- _DESCRIPTION OF THE TASK_: Please copy, exactly as written, the span from the first line below to the line that contains "Experiential Billionaire: Build", including both, and skip the pictures.

- _RAW DATA_:
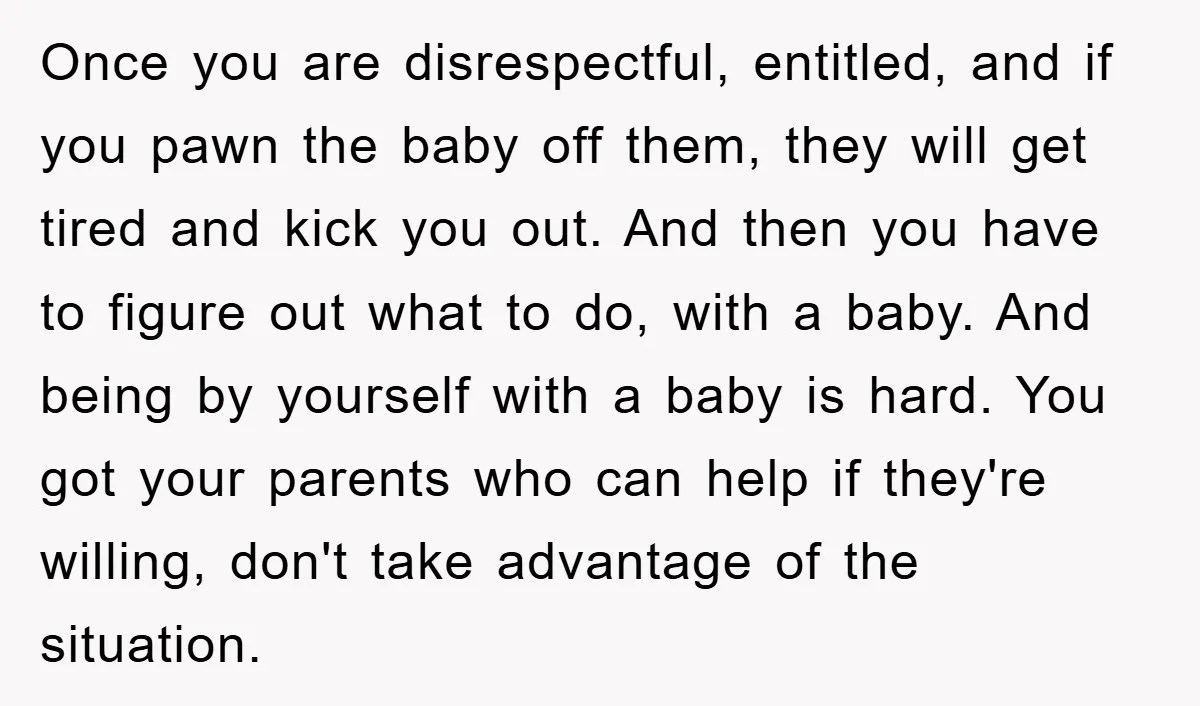Once you are disrespectful, entitled, and if you pawn the baby off them, they will get tired and kick you out. And then you have to figure out what to...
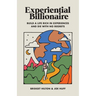 Experiential Billionaire: Build a Life Rich in Experiences and Die With No Regrets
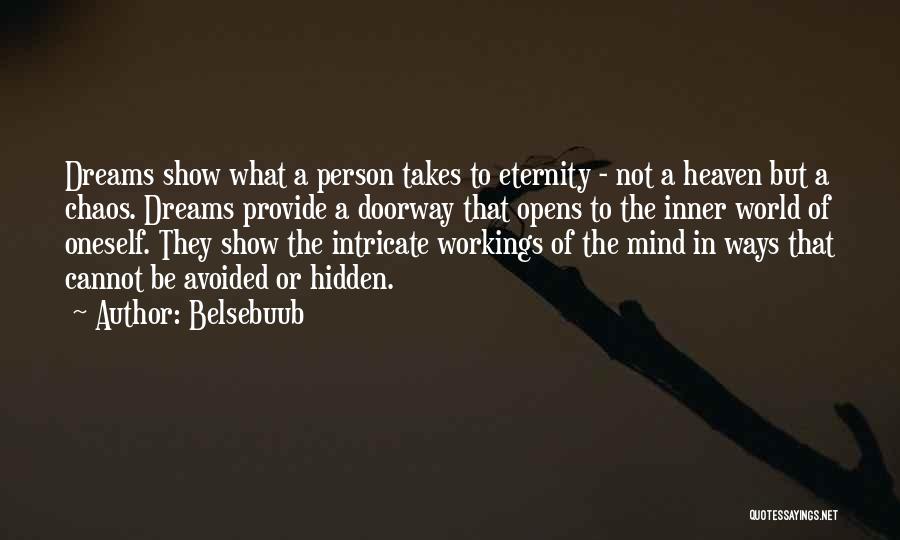 Belsebuub Quotes: Dreams Show What A Person Takes To Eternity - Not A Heaven But A Chaos. Dreams Provide A Doorway That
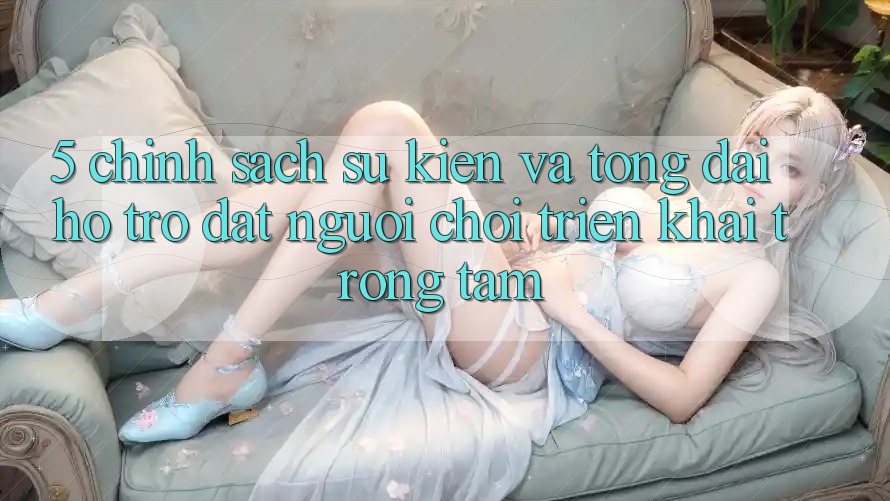 5. Chính Sách Sự kiện Và Tổng đài hỗ trợ: Đặt Người Chơi Triển khai Trọng Tâm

- _ANSWER SPACE_:
Once you are disrespectful, entitled, and if you pawn the baby off them, they will get tired and kick you out. And then you have to figure out what to...
 Experiential Billionaire: Build a Life Rich in Experiences and Die With No Regrets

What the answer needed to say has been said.